DDMAL / text_alignment

Aligns correct transcripts to text images using a "messy" OCR and Needleman-Wunsch sequence alignment
MIT License
6 stars 1 forks source link

Syllabification doesn't match Cantus DB #15

Open JoyfulGen opened 3 years ago

JoyfulGen commented 3 years ago

Words containing two consonants in a row ("laCTabat," "feSTinantes," "paSTores") are often separated into syllables differently by the Rodan job than what's on the Cantus DB. Specifically, the two consonants are put into different syllables on Cantus (which I think makes more sense), but on Neon the two consonants are grouped in the second syllable. So for example:

lactabat

Cantus: lac-ta-bat / Neon: la-cta-bat

festinantes

Cantus: fes-ti-nan-tes / Neon: fe-sti-na-ntes

pastores

Cantus: pas-to-res / Neon: pa-sto-res

If the two matched, it would save a fair amount of time.
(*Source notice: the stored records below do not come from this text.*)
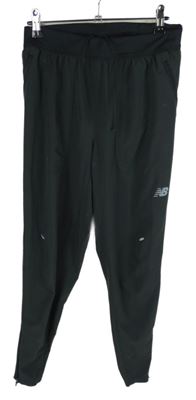Pánské tmavošedé šusťákové outdoorové kalhoty New Balance 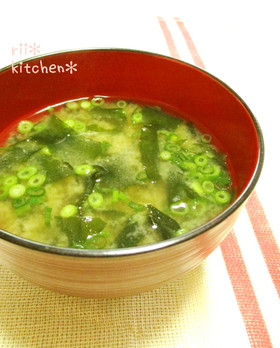 簡単#時短♡即席みそ汁♡《ねぎ・わかめ》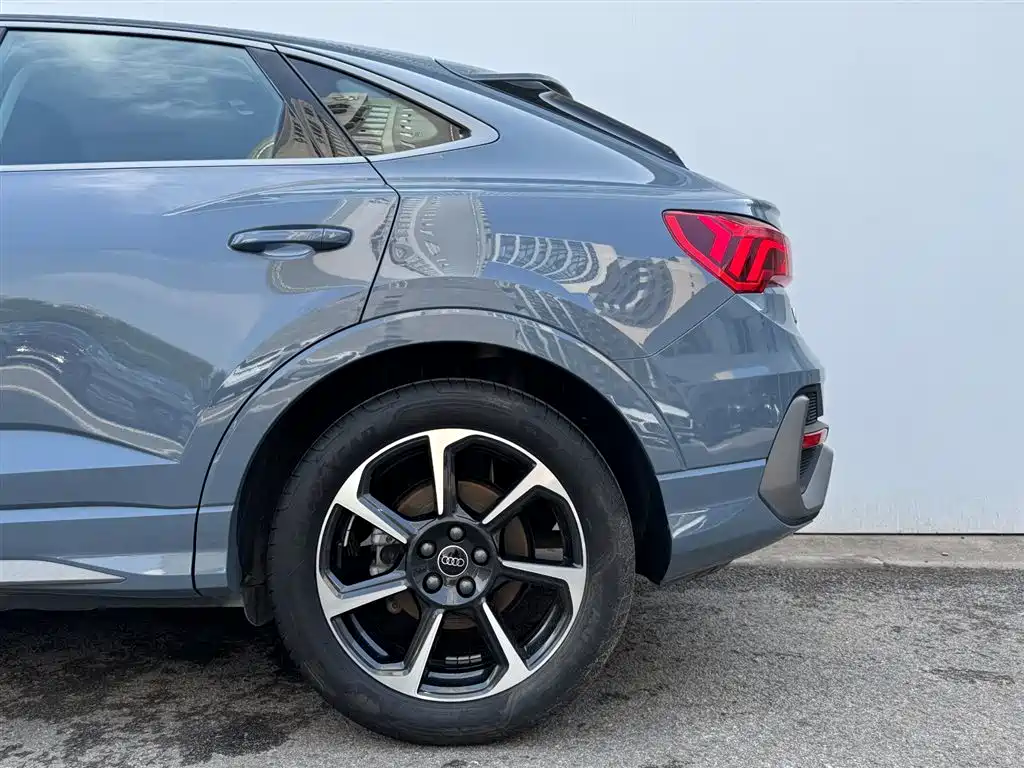 Audi Q3 Sportback 2023 — фото 13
JoyfulGen commented 3 years ago

The plot thickens... There are places in the manuscript where the syllables are clearly separated in the "Neon way," so with the two consonants grouped in the second syllable. Consider the following examples, from folios 046r and 038r respectively:

Syllabification example 1 046r Syllabification example 2 038r

This syllabification does make more sense from a singer's point of view, but I don't think it corresponds to the modern rules of syllable separation that Cantus DB uses.